# Thunderstorms



## ziggy29 (Feb 1, 2010)

We've had three hours of nonstop thunderstorms going now, and my poor dog is going bonkers. 

Usually a few minutes before the storm comes, she starts panting heavily, pacing around nervously and the she starts shaking to the point of being able to see it across the room. The tail is between her legs and she tends to cling to our sides. On a couple of occasions when it happened when we weren't home, there was a little destructiveness evident as if she was desperately trying to get out and find us.

We've tried a few things and nothing seems to work. Once our vet suggested we try a sedative when we know it's coming, but all that did is make her uncoordinated as if she was heavily "drunk" -- but didn't calm the nerves at all. 

Has anyone had a dog with a really bad case of thunderstorm fear and found something that works well? I've tried a few things including Rescue Remedy but nothing seems to calm the fear.


----------



## DaneMama (Jun 27, 2008)

Do you comfort her at all when these storms happen?


----------



## ziggy29 (Feb 1, 2010)

danemama08 said:


> Do you comfort her at all when these storms happen?

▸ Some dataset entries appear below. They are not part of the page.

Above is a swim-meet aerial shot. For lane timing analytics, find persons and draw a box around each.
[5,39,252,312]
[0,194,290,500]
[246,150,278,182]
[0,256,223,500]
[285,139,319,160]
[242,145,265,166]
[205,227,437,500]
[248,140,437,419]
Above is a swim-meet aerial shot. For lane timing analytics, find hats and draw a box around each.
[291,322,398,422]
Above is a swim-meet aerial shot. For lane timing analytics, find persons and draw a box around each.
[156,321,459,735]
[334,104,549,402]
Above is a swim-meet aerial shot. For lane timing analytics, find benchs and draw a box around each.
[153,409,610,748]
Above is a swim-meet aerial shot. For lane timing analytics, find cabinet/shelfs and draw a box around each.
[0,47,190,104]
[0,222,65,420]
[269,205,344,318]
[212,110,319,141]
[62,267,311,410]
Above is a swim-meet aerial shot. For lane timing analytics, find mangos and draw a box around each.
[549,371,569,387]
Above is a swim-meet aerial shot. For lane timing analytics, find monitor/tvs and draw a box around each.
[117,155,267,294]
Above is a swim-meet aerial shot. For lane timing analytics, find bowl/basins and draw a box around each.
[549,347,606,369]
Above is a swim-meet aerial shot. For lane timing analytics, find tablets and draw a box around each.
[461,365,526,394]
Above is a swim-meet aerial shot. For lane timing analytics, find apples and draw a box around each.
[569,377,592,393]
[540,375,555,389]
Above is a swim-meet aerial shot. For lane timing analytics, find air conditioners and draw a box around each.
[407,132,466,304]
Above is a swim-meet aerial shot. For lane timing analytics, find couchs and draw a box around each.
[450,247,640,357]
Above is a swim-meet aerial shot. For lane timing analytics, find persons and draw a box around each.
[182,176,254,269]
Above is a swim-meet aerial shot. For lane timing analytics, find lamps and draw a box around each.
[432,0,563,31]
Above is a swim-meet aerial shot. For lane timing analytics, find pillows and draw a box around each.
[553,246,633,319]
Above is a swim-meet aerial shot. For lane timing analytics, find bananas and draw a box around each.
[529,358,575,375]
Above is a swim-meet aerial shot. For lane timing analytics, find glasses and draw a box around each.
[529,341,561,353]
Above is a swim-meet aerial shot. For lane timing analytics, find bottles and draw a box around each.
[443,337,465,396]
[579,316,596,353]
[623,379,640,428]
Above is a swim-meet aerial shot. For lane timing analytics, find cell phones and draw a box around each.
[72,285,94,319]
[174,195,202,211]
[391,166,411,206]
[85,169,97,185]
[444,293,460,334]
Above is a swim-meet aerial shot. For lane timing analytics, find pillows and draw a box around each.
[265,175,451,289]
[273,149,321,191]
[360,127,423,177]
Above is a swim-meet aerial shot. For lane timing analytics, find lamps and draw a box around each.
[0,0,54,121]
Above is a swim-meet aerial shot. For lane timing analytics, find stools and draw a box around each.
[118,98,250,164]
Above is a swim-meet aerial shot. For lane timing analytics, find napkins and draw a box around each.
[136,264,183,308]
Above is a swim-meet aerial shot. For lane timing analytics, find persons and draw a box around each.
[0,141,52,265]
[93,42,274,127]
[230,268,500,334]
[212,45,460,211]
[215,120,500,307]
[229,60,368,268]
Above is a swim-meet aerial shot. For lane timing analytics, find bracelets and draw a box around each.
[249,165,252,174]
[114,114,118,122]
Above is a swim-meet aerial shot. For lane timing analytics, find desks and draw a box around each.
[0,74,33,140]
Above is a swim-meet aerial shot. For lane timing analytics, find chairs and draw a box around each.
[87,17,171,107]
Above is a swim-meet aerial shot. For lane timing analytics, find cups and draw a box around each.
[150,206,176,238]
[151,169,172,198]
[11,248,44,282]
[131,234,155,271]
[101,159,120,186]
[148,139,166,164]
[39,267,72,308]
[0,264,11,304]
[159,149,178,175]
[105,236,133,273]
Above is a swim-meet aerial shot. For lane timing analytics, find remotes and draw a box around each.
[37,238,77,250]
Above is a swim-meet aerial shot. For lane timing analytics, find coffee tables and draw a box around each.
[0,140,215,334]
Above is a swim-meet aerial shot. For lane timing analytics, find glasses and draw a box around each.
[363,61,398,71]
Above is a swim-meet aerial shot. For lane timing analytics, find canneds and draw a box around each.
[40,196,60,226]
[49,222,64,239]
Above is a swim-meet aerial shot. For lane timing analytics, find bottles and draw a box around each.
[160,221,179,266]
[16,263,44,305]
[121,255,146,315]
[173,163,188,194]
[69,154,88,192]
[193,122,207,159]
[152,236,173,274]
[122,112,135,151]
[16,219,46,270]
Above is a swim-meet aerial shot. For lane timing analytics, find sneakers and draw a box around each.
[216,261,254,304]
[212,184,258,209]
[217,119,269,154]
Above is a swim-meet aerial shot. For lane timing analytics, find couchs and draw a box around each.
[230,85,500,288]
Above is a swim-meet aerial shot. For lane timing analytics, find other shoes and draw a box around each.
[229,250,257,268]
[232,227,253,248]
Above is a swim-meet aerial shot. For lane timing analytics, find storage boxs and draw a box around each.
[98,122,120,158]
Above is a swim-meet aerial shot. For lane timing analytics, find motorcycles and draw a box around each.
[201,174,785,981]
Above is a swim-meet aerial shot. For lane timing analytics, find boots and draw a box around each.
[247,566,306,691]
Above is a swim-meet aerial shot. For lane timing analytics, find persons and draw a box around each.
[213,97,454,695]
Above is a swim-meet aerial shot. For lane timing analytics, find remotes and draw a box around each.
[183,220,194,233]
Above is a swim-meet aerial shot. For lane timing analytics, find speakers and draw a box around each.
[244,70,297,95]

Nope. Not going to enable/encourage the behavior. We adopted her when she was about 2.5 years old, so we have no idea what happened before then.


----------



## DaneMama (Jun 27, 2008)

Good. A lot of people do encourage the behavior by comforting their panicking dog.

Have you tried playing a favorite game or leaving to go to the park during the storm?


----------



## luvMyBRT (Mar 8, 2010)

My parents had a Standard Poodle that was terrified of thunder storms. Acted the same way. 

I agree and would try to do something fun that she enjoys. Play with a favorite toy, play ball, go for a ride in the car, go for a walk if you can, etc. Once she is having fun and is relaxing then reward her.


----------



## ziggy29 (Feb 1, 2010)

danemama08 said:


> Have you tried playing a favorite game or leaving to go to the park during the storm?


Yes to the former, no to the latter (she wants nothing to do with leaving the house when these hit). But whatever we do, she just continues to pant and shake. She wants nothing to do with anything when she's in that mode. Even her favorite treats in the world might as well be invisible when she's acting that way.



saraj2878 said:


> Play with a favorite toy, play ball, go for a ride in the car, go for a walk if you can, etc. Once she is having fun and is relaxing then reward her.


She hates riding in a car almost as much as she hates thunderstorms, and exhibits many of the same behaviors. She seems incapable of relaxing in these situations.


----------



## DaneMama (Jun 27, 2008)

Is she the only dog you have?


----------



## ziggy29 (Feb 1, 2010)

danemama08 said:


> Is she the only dog you have?


Yes. And sometimes I think that might be part of it. It's as if she's looking to cling to the pack, and we're the only "pack" she has.


----------



## DaneMama (Jun 27, 2008)

Those are my thoughts as well. My mom has a dog that is exactly like yours when it comes to storms. Mona (the dog) is a complete wreck at my moms house even though she has another dog, but when she comes to our house she's definitely more relaxed which might be because we have at least four dogs at any given time. It's like she feels the comfort of all the other dogs who aren't freaked out and that helps her out a lot.

Is there anyone you know with a few dogs that would be willing to come over with them or let you bring your dog over during a storm to see if that helps her?

Or you could get another dog, since dogs are pack animals they tend to do better living around other dogs. I'm not saying that every single dog owner is not doing right by their dog by only having one, not at all but what I am saying that it is beneficial. I was a single dog owner for a year before I got my second dog and I will never go back to owning just one. I see the joy of communication and family between our four dogs everyday which is absolutely amazing.


----------



## ziggy29 (Feb 1, 2010)

We may adopt another one at some point, but certainly not until after we return from a trip to England in July.


----------



## DaneMama (Jun 27, 2008)

Sorry I can't be more helpful with this...


----------